The Court's preemption of constitutional democracy was an affront to America's foundational principles; and thus, for the preservation of the nation, it called for repudiation in no uncertain terms. What was required was a direct confrontation of the error; no "single-step" half-measure would suffice. In view of Dred Scott and the secessions, the abolition of slavery might even be considered a secondary objective. Not insignificant; no, not at all insignificant. But secondary to the preservation of the nation and its constitutional democracy.

The republic had already endured for some 70 years with the "peculiar institution". But as anti-slavery sentiment grew, the desperation of slavery's proponents compelled them to subvert the nation's foundational principles. Should Lincoln and the Republican Congress have, in deference to the Court's decision, taken a "single-step" approach to abolition?

Perhaps such an approach would have eventually ended slavery. Burdensome regulation of the slave trade, intrusive inspections of facilities, oppressive taxation of slave-owners, barring the transportation of slaves on public roads and waterways, banning the splitting up of slave families - perhaps these and similar measures could have squeaked by the Court and dismantled the institution a la "death by a thousand cuts". But pursuing such a course would have conceded to the Court and its courtiers authority reserved to the people and their representatives. And that concession would have done more damage to the nation than slavery.
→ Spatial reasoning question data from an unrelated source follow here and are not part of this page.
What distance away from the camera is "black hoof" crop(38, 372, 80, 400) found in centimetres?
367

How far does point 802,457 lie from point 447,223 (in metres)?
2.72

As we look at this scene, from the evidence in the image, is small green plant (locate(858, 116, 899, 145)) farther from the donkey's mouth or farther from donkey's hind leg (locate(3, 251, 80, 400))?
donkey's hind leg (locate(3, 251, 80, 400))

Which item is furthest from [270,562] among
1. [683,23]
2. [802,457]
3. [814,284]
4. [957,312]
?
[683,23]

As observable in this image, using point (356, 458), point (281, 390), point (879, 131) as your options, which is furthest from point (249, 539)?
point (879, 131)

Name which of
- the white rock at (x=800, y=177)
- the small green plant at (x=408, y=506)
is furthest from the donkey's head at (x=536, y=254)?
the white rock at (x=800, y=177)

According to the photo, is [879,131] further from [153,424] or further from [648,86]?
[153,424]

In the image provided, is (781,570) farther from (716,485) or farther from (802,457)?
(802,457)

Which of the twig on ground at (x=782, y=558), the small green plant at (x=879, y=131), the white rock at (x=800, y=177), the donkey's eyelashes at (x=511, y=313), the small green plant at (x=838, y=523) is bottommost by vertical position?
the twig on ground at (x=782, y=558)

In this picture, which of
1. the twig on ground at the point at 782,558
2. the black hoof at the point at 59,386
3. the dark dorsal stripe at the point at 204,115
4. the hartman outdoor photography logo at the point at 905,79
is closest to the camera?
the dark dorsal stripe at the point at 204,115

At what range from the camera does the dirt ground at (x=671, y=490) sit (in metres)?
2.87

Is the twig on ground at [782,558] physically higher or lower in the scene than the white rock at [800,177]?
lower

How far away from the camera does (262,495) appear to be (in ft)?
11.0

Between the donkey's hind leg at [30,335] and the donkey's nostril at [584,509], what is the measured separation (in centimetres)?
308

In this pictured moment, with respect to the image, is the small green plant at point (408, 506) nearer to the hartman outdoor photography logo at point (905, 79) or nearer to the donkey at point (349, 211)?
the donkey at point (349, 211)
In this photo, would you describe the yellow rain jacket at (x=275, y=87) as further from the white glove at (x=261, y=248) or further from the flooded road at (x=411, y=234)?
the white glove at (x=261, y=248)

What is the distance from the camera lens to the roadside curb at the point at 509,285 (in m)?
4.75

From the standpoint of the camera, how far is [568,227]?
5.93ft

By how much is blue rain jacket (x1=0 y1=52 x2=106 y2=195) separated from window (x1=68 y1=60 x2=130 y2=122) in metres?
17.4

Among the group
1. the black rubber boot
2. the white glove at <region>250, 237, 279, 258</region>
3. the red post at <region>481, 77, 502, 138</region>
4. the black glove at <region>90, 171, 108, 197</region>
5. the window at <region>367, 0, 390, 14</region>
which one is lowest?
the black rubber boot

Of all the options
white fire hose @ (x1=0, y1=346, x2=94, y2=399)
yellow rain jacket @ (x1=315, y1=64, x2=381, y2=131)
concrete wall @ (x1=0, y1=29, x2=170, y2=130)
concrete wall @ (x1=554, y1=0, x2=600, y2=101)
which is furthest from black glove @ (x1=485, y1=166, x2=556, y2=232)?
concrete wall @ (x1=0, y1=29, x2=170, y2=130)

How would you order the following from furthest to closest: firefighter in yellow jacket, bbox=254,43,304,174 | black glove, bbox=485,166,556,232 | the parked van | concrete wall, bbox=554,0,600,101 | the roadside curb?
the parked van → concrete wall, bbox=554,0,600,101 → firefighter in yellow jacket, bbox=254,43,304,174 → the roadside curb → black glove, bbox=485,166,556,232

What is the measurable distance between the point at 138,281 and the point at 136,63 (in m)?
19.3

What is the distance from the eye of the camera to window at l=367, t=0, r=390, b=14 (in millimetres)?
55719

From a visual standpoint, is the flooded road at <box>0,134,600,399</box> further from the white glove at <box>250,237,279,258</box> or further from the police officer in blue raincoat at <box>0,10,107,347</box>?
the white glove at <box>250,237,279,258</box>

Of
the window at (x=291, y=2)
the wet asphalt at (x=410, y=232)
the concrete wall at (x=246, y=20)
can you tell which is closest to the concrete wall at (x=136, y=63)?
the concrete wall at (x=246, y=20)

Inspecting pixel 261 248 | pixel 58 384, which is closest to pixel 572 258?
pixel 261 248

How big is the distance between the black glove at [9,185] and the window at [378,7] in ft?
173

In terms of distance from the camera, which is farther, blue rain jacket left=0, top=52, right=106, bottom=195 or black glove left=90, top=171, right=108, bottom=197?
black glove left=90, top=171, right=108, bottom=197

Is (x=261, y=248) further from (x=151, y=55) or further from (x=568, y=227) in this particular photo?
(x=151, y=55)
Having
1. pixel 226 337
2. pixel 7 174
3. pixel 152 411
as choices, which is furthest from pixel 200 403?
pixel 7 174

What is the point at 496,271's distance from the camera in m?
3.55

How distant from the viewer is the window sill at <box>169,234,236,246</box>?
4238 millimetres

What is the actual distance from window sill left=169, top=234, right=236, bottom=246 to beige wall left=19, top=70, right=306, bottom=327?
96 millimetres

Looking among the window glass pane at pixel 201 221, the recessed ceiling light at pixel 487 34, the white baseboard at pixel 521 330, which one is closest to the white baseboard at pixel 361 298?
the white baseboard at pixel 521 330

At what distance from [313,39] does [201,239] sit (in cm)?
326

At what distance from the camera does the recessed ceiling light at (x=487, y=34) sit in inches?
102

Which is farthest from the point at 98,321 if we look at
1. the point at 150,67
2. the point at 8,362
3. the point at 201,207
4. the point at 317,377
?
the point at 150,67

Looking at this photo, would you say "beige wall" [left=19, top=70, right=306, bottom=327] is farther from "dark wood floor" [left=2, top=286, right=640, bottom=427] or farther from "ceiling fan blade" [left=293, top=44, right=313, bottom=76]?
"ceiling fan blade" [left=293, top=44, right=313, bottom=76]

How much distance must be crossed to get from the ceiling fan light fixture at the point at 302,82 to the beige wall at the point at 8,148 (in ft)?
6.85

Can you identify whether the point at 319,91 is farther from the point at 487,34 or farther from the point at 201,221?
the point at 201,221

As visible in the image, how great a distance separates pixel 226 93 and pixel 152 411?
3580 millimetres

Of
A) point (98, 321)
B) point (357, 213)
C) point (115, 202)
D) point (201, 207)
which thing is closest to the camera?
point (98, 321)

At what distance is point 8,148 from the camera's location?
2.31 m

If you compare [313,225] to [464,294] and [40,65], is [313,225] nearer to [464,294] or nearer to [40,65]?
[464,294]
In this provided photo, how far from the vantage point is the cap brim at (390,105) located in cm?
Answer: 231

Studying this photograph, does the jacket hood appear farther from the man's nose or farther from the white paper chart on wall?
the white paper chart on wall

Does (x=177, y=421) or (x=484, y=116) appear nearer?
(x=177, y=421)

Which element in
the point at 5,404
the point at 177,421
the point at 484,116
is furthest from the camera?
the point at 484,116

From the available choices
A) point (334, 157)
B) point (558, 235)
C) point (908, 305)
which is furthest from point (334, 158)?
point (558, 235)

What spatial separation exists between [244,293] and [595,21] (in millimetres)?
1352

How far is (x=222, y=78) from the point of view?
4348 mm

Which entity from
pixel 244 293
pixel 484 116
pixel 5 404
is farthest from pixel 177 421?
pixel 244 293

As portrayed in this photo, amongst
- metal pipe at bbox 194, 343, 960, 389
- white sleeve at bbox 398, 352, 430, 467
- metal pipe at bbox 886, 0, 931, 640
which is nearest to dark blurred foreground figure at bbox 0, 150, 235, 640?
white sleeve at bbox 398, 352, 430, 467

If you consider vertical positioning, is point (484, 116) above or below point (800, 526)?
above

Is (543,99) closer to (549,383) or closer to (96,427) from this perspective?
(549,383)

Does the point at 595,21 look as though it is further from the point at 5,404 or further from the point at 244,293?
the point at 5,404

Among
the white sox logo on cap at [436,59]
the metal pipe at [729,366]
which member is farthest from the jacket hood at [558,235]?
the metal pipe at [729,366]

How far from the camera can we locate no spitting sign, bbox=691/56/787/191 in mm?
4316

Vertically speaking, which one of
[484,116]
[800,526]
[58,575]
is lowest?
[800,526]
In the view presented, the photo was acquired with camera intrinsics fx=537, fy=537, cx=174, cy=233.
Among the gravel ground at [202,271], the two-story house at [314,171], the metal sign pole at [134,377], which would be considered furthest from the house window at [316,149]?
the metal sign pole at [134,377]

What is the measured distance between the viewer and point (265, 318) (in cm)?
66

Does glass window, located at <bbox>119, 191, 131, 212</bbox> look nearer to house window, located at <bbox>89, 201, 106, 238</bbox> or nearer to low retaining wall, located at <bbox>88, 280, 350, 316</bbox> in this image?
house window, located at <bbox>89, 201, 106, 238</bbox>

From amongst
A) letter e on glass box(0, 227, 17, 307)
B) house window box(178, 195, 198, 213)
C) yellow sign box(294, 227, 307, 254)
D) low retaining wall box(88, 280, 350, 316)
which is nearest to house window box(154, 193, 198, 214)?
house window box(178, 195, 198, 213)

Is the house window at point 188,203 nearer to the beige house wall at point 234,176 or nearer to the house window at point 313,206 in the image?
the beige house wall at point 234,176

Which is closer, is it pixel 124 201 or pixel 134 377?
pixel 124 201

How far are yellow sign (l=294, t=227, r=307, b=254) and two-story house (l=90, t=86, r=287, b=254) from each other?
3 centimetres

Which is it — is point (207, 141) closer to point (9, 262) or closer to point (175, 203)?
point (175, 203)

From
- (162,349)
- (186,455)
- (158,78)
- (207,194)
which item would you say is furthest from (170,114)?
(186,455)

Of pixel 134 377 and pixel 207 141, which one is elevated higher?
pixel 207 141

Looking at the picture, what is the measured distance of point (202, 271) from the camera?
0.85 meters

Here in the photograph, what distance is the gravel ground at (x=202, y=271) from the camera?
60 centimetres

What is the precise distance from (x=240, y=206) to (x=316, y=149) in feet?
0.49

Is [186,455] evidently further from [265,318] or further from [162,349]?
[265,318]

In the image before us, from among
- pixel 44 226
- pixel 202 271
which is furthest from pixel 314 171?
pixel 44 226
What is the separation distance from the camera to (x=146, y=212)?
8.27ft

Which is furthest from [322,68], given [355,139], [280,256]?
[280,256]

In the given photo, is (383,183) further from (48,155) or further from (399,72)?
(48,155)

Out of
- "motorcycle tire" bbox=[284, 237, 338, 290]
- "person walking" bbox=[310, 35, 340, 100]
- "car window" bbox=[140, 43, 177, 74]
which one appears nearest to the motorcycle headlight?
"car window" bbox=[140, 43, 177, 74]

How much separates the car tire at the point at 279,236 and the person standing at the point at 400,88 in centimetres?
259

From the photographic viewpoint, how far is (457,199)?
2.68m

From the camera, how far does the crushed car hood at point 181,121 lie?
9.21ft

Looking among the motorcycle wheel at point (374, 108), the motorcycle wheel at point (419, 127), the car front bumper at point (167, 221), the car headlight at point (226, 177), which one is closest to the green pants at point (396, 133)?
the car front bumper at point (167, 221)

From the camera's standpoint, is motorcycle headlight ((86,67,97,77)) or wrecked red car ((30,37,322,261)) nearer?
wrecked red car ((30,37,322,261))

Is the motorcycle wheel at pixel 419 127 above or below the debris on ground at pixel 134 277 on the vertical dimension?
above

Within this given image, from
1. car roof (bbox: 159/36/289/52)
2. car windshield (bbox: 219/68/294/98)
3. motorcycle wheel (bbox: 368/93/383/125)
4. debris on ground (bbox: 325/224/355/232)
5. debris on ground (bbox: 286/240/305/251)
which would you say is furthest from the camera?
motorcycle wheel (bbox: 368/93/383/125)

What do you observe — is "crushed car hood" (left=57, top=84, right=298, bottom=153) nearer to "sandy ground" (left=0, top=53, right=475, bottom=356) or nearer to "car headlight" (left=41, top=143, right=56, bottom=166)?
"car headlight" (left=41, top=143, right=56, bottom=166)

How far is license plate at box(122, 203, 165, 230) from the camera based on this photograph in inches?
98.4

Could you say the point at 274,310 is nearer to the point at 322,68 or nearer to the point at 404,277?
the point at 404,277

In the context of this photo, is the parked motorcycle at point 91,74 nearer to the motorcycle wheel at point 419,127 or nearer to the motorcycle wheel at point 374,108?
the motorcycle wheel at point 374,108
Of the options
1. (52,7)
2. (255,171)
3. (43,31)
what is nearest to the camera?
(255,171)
Is slavery more offensive to natural rights than murder? Is taking a man's liberty from him a worse crime than taking his life? The legal code God dictated to Israel prohibits murder outright, pronouncing it a capital crime. But the Law merely regulates slavery and servitude, injecting into the institution fairness and mercy. Should America be less vehement in our efforts to rid this land of the scourge of abortion, our "peculiar institution", than were the abolitionists?

In Roe, the Court again bypassed public debate and subverted constitutional democracy in permanently codifying a fundamental, nationwide policy. But as with slavery, the people will not be silenced by the Court's tyrannical edict - no, not even with the accompanying censorious orders to "shut up and just let it go."

The masses of Americans opposing abortion, and the volume and duration of their protest, would indicate to any observer the enormous weight of this issue. At least the Court's attempt to silence this opposition is consistent with their philosophy of supra-constitutional authority. But America's outrage at this error should be neither suppressed nor ignored - nor will it be.

Nor is the desperation to "save a few lives" with single-step measures hard to understand. Congress and state legislatures continue to enact laws intended to restrict and curtail this peculiar institution - hoping, perhaps, to effect a rebuke like that resulting from the border-fence act, and in so doing turn the tide of battle and begin to retake some ground one tiny step at a time.

Abortion is such an affront, though, to America and her Constitution - to even civilization itself - and Roe, Plessy and the whole gamut of abortion jurisprudence so subversive of constitutional democracy, that the single-step approach will never enable us to topple the abortion empire. Instead, we will be induced to accept a truce which limits the body count to a tolerable number, while leaving key outposts in the enemy's hands and their most strategic weapon - Roe - intact.

No, this is not a thousand-mile journey we should begin with a single step. Roe must be faced head-on, challenged forthrightly, exposed for the legal farce it is, and its hollow shell paraded about as a warning to others whose hubris and disdain for the rule of law would lead them to similar acts of tyranny.

CORRECTION: It was Gertrude Himmelfarb, in her book One Nation, Two Cultures, who discusses "legislating morality" - not Anne Henderschott. Both very smart women, and both books well worth the reading.